Mubadalah.id – Pada masa Qasim Amin, posisi kaum perempuan dalam keluarga dan masyarakat tidak lebih hanya sebagai konco wingking-nya laki-laki.
Artinya, tugas sosial perempuan hanyalah sekadar pelayan bagi seorang suami.
Seorang istri hanya bertugas menghidangkan makanan bagi sang suami, mengandung dan melahirkan anaknya. Bahkan tidak jarang istri tidak mengetahui banyak hal tentang suaminya.
Istri juga hanya ibu bagi anak-anaknya, yang tugasnya hanyalah melahirkan, menyusui, dan menyediakan kebutuhan-kebutuhan materi anak. Tanpa ada bekal pengetahuan sedikit pun tentang pengasuhan dan pendidikan anak.
Padahal, kualitas generasi umat sangat tergantung pada pendidikan anak, khususnya pendidikan yang ditanamkan ibu pada masa-masa perkembangan awal.
Sedangkan nasib perempuan pada saat itu dalam kondisi yang terpuruk dan mengenaskan.
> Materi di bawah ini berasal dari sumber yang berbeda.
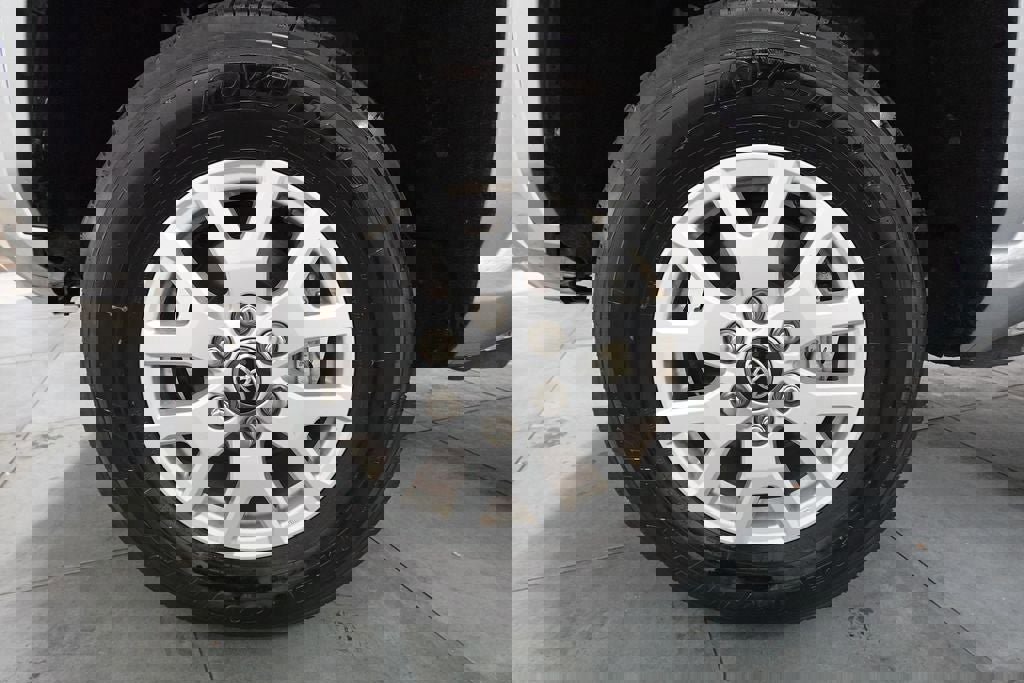 Used 2024 Toyota Tacoma SR5 AWD/4WD image 32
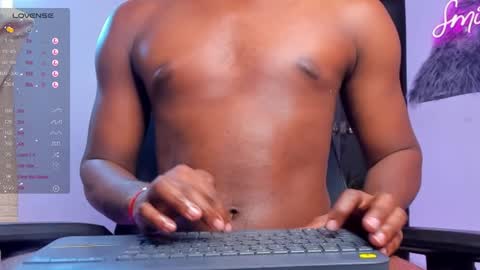 Snapshot of baby_smith chatting on December 21, 2024, 12:09 am FOLLOW ME online show from December 21, 2024, 12:09 am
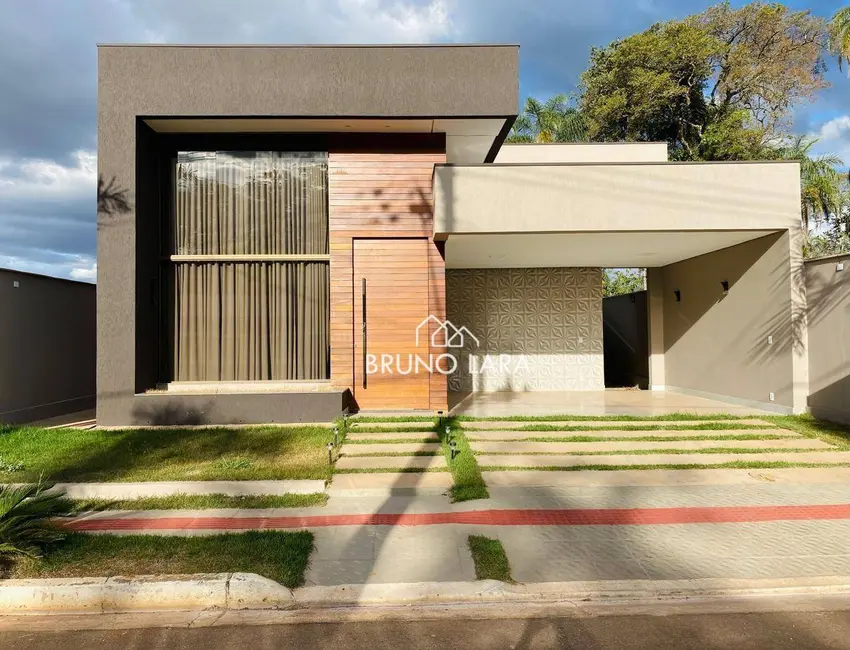 Casa com 3 quartos para alugar, 386m2 em Igarape - MG - imagem 3 Foto 3 de Casa com 3 quartos para alugar, 386m2 em Igarape - MG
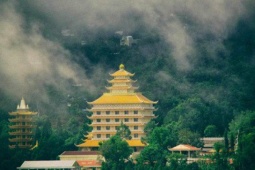 Tuyệt sắc linh thiêng vùng Núi Cấm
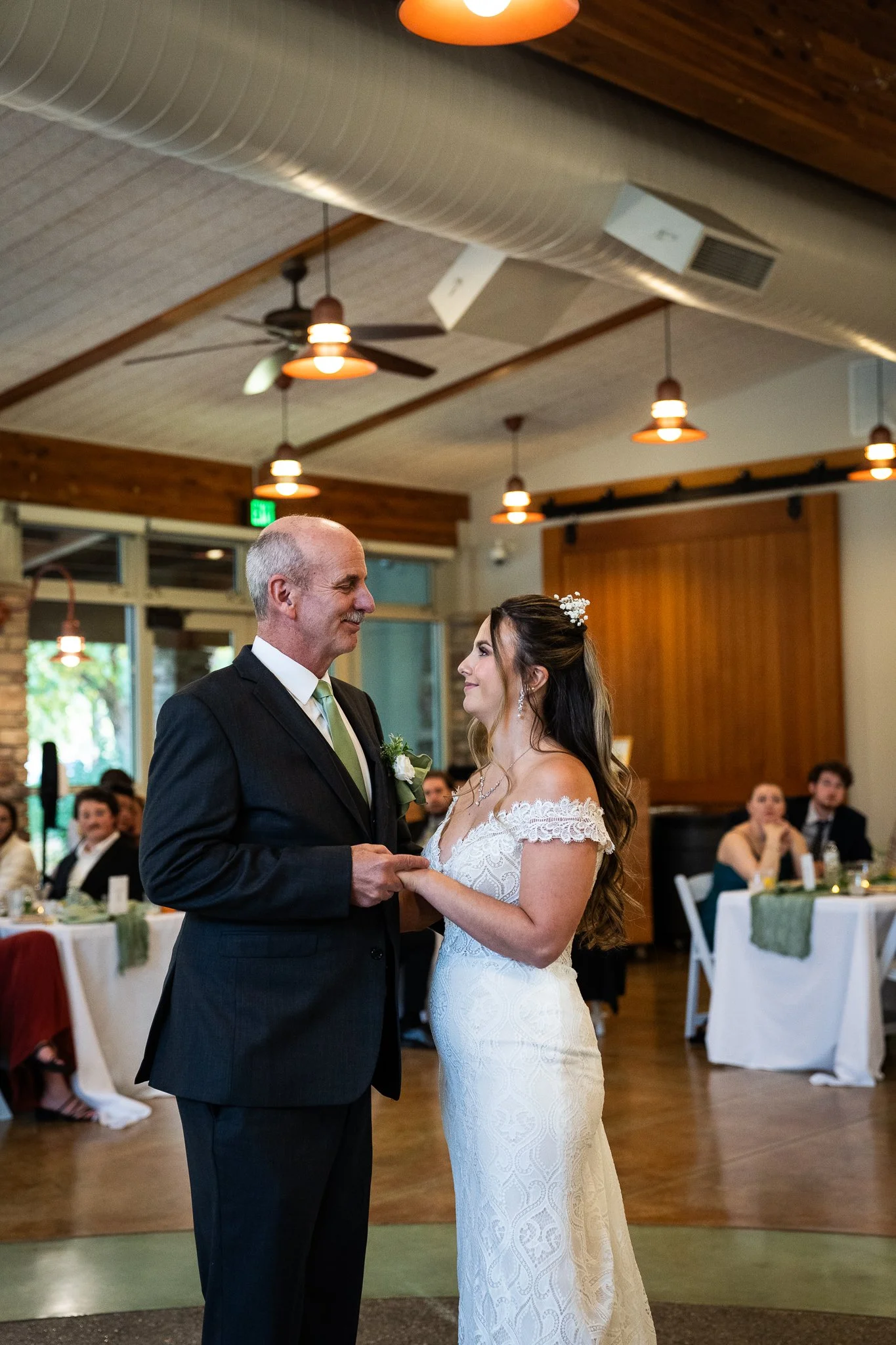 Kaylee & Nathan Preview-05.jpg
Pendidikan sekolah hampir tidak pernah kaum perempuan rasakan. Pendidikan non-formal dari pihak keluarga dan lingkungan mereka hanya sekadar pembekalan untuk mengatur urusan dapur dan rumah tangga saja.
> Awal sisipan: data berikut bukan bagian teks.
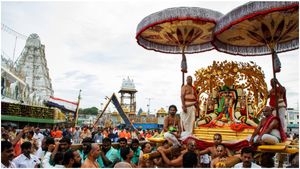 తిరుమలలో మోహినీ అలంకారంలో జగన్మోహనాకారుడు, గోవిందుడు అందరివాడు ! 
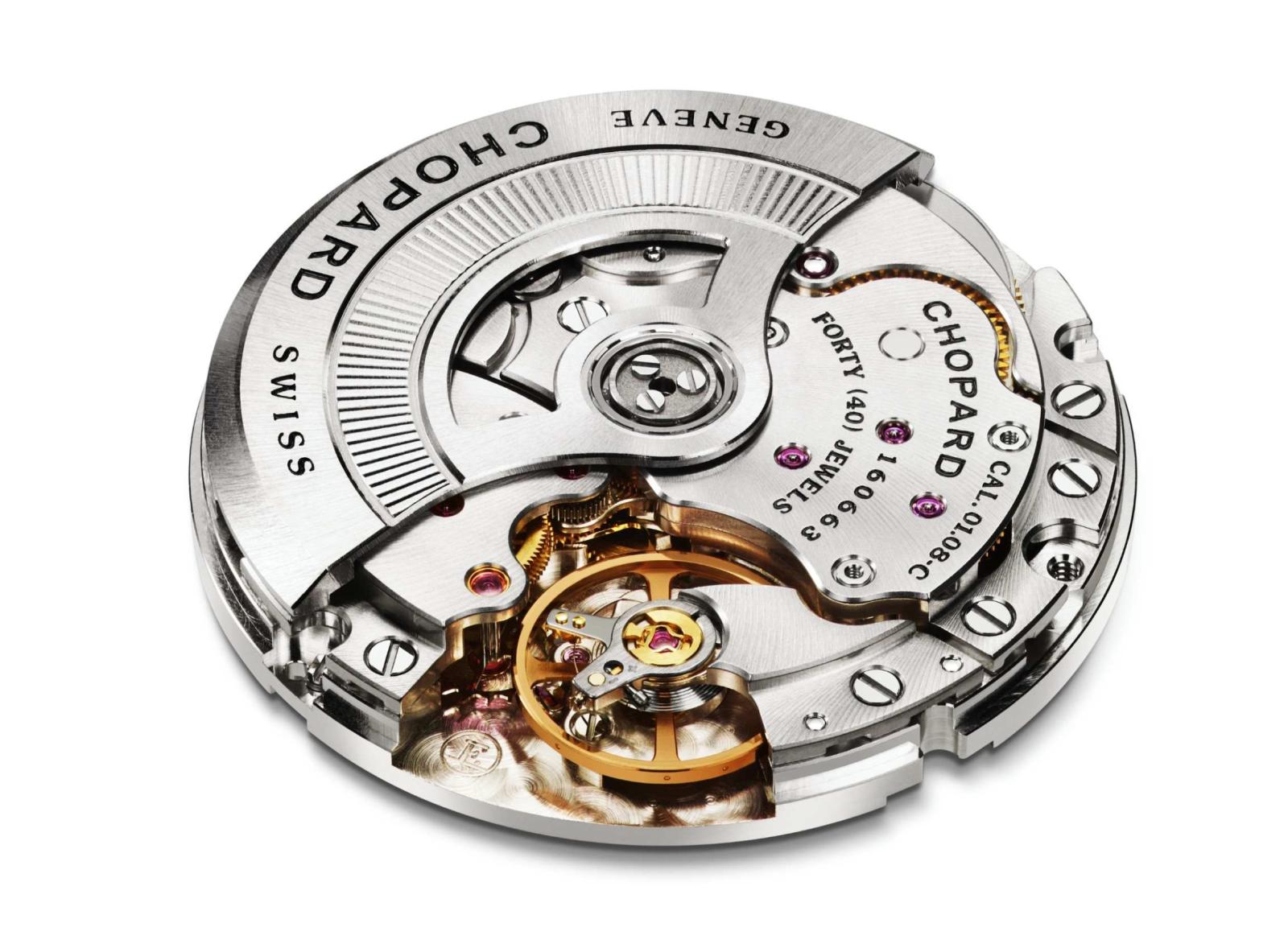 لقطة تكشف البراعة الميكانيكية لعيار Chopard 01.08-C، الحركة الذاتية التعبئة التي تمنح ساعة Mille Miglia GTS Power Control Grigio-Blu دقتها المعتمدة بشهادة الكرونومتر واحتياطي طاقة يصل إلى 60 ساعة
Interaksi sosial bagi kaum perempuan pada saat itu dengan masyarakat luas hampir menjadi suatu hal yang mustahil, karena ja terpenjara di antara dinding-dinding rumah mereka sendiri.
Keadaan yang ironis tersebut memasung kebebasan kaum perempuan, baik kebebasan berkehendak, berpikir, dan berbuat yang semestinya menjadi hak asasi setiap insan. Perempuan terkekang dan tunduk di bawah kekuasaan kaum lelaki.
Kondisi inilah yang menyentuh hati Qasim Amin dan mendorongnya untuk berjuang demi melakukan pembaruan sosial ke arah yang lebih memanusiakan manusia.
Qasim Amin sadar bahwa fenomena seperti ini merupakan salah satu sebab utama keterbelakangan dan kejumudan masyarakat Islam di Arab.*
*Sumber: tulisan karya M. Nuruzzaman dalam buku Kiai Husein Membela Perempuan.